- _To be done_
According to the AFG mortgage passage below, what percentage of all mortgages processed in Western Australia were for first home buyers?

- _Selected text_

We’ll have a full wrap on the latest AFG results tomorrow but today it’s worth noting the tone of empathy in the press release:

Fewer mortgages were arranged for first home buyers last month than at any time in the past four years according to AFG, Australia’s largest mortgage broker. AFG Mortgage Index shows that loans for first home buyers comprised only 9.5% of all mortgages processed in August – the lowest such figure since June 2010. Of the total $3.9 billion of home loans processed by the company, $324 million were for first home buyers. This contrasts sharply with the $1.5 billion arranged for investors.

First home buying patterns vary across the country. In New South Wales, first home buyers comprised just 3.5% of all mortgages processed. The equivalent figures were 5.5% in Queensland, 9.4% in Victoria, 9.8% in South Australia and 21.0% in Western Australia. Mark Hewitt, General Manager Sales and Operations says: ‘The long term average for first home buyer loans is around 12% – 15% of the total. We saw overnight slumps from those levels when NSW and QLD withdrew first home buyer grants two years ago. Since then, property prices in Sydney in particular, have been steadily increasing. This represents a double-whammy for first home buyers. It also has important socio-economic implicationswhen, even with interest rates at historic lows, people can’t afford to get on the property ladder.’

The AFG Mortgage Index shows the rate of mortgage growth slowed sharply in August 2014. Figures in the preceding months were around 20% higher than the corresponding months in 2013. August’s figure of $3.9 billion was 9.6% higher than in August 2013. It remains to be seen if this slow-down in growth reflects seasonal factors during the last month of winter, or longer term economic factors, such as the impact of the lack of first home buyers on the total market, concerns about unemployment and global instability.

- _Record extracts_
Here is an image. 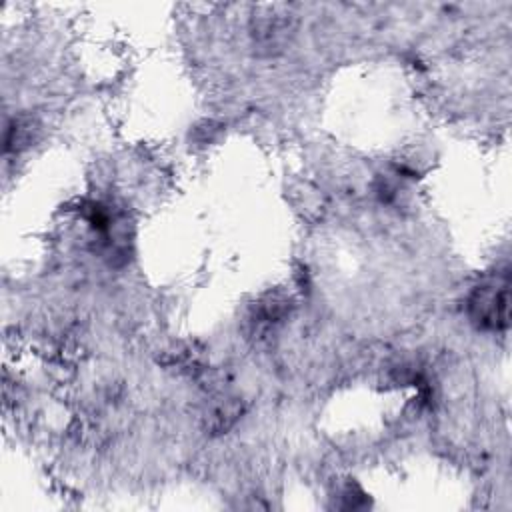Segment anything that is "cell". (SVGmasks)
<instances>
[{"label": "cell", "instance_id": "3957f363", "mask_svg": "<svg viewBox=\"0 0 512 512\" xmlns=\"http://www.w3.org/2000/svg\"><path fill=\"white\" fill-rule=\"evenodd\" d=\"M242 414V402L236 396L214 398L204 412V426L214 434H222L236 424Z\"/></svg>", "mask_w": 512, "mask_h": 512}, {"label": "cell", "instance_id": "7a4b0ae2", "mask_svg": "<svg viewBox=\"0 0 512 512\" xmlns=\"http://www.w3.org/2000/svg\"><path fill=\"white\" fill-rule=\"evenodd\" d=\"M296 18L284 6H266L252 16L250 34L254 46L264 54H278L294 36Z\"/></svg>", "mask_w": 512, "mask_h": 512}, {"label": "cell", "instance_id": "6da1fadb", "mask_svg": "<svg viewBox=\"0 0 512 512\" xmlns=\"http://www.w3.org/2000/svg\"><path fill=\"white\" fill-rule=\"evenodd\" d=\"M468 318L480 330H506L510 320V280L508 272L478 284L468 298Z\"/></svg>", "mask_w": 512, "mask_h": 512}]
</instances>
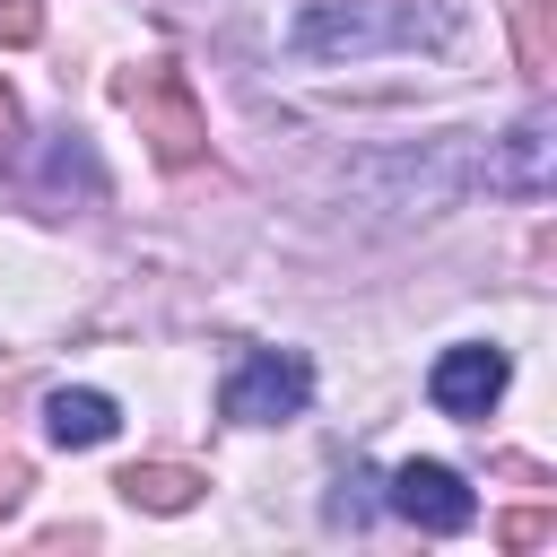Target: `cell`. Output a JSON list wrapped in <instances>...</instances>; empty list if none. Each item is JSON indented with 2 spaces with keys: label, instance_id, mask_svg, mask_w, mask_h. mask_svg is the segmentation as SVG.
<instances>
[{
  "label": "cell",
  "instance_id": "cell-10",
  "mask_svg": "<svg viewBox=\"0 0 557 557\" xmlns=\"http://www.w3.org/2000/svg\"><path fill=\"white\" fill-rule=\"evenodd\" d=\"M548 531H557V522H548V505H522V513H505V522H496V540H505V548H540Z\"/></svg>",
  "mask_w": 557,
  "mask_h": 557
},
{
  "label": "cell",
  "instance_id": "cell-2",
  "mask_svg": "<svg viewBox=\"0 0 557 557\" xmlns=\"http://www.w3.org/2000/svg\"><path fill=\"white\" fill-rule=\"evenodd\" d=\"M313 400V366L296 357V348H252L235 374H226V392H218V409L235 418V426H278V418H296Z\"/></svg>",
  "mask_w": 557,
  "mask_h": 557
},
{
  "label": "cell",
  "instance_id": "cell-11",
  "mask_svg": "<svg viewBox=\"0 0 557 557\" xmlns=\"http://www.w3.org/2000/svg\"><path fill=\"white\" fill-rule=\"evenodd\" d=\"M44 35V9L35 0H0V44H35Z\"/></svg>",
  "mask_w": 557,
  "mask_h": 557
},
{
  "label": "cell",
  "instance_id": "cell-4",
  "mask_svg": "<svg viewBox=\"0 0 557 557\" xmlns=\"http://www.w3.org/2000/svg\"><path fill=\"white\" fill-rule=\"evenodd\" d=\"M122 96L139 104V131L157 139V157H165V165H191V157H200L209 122H200V104H191L183 70H148V78H122Z\"/></svg>",
  "mask_w": 557,
  "mask_h": 557
},
{
  "label": "cell",
  "instance_id": "cell-1",
  "mask_svg": "<svg viewBox=\"0 0 557 557\" xmlns=\"http://www.w3.org/2000/svg\"><path fill=\"white\" fill-rule=\"evenodd\" d=\"M461 17L444 0H313L287 26V52L305 61H366V52H444Z\"/></svg>",
  "mask_w": 557,
  "mask_h": 557
},
{
  "label": "cell",
  "instance_id": "cell-8",
  "mask_svg": "<svg viewBox=\"0 0 557 557\" xmlns=\"http://www.w3.org/2000/svg\"><path fill=\"white\" fill-rule=\"evenodd\" d=\"M113 487H122L131 505H148V513H183L209 479H200V470H183V461H148V470H122Z\"/></svg>",
  "mask_w": 557,
  "mask_h": 557
},
{
  "label": "cell",
  "instance_id": "cell-7",
  "mask_svg": "<svg viewBox=\"0 0 557 557\" xmlns=\"http://www.w3.org/2000/svg\"><path fill=\"white\" fill-rule=\"evenodd\" d=\"M113 426H122V409H113L104 392H52V400H44V435H52V444H104Z\"/></svg>",
  "mask_w": 557,
  "mask_h": 557
},
{
  "label": "cell",
  "instance_id": "cell-9",
  "mask_svg": "<svg viewBox=\"0 0 557 557\" xmlns=\"http://www.w3.org/2000/svg\"><path fill=\"white\" fill-rule=\"evenodd\" d=\"M513 52L531 78H548V0H513Z\"/></svg>",
  "mask_w": 557,
  "mask_h": 557
},
{
  "label": "cell",
  "instance_id": "cell-5",
  "mask_svg": "<svg viewBox=\"0 0 557 557\" xmlns=\"http://www.w3.org/2000/svg\"><path fill=\"white\" fill-rule=\"evenodd\" d=\"M505 348H487V339H461V348H444L435 357V374H426V400L444 409V418H487L496 400H505Z\"/></svg>",
  "mask_w": 557,
  "mask_h": 557
},
{
  "label": "cell",
  "instance_id": "cell-13",
  "mask_svg": "<svg viewBox=\"0 0 557 557\" xmlns=\"http://www.w3.org/2000/svg\"><path fill=\"white\" fill-rule=\"evenodd\" d=\"M17 487H26V470H0V513L17 505Z\"/></svg>",
  "mask_w": 557,
  "mask_h": 557
},
{
  "label": "cell",
  "instance_id": "cell-3",
  "mask_svg": "<svg viewBox=\"0 0 557 557\" xmlns=\"http://www.w3.org/2000/svg\"><path fill=\"white\" fill-rule=\"evenodd\" d=\"M383 505L400 513V522H418V531H470L479 522V496L461 487V470H444V461H400L392 479H383Z\"/></svg>",
  "mask_w": 557,
  "mask_h": 557
},
{
  "label": "cell",
  "instance_id": "cell-12",
  "mask_svg": "<svg viewBox=\"0 0 557 557\" xmlns=\"http://www.w3.org/2000/svg\"><path fill=\"white\" fill-rule=\"evenodd\" d=\"M9 157H17V96L0 87V165H9Z\"/></svg>",
  "mask_w": 557,
  "mask_h": 557
},
{
  "label": "cell",
  "instance_id": "cell-6",
  "mask_svg": "<svg viewBox=\"0 0 557 557\" xmlns=\"http://www.w3.org/2000/svg\"><path fill=\"white\" fill-rule=\"evenodd\" d=\"M548 131H557L548 113H522V122L487 148V191H505V200H548V148H557Z\"/></svg>",
  "mask_w": 557,
  "mask_h": 557
}]
</instances>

- _Written response_
21.0%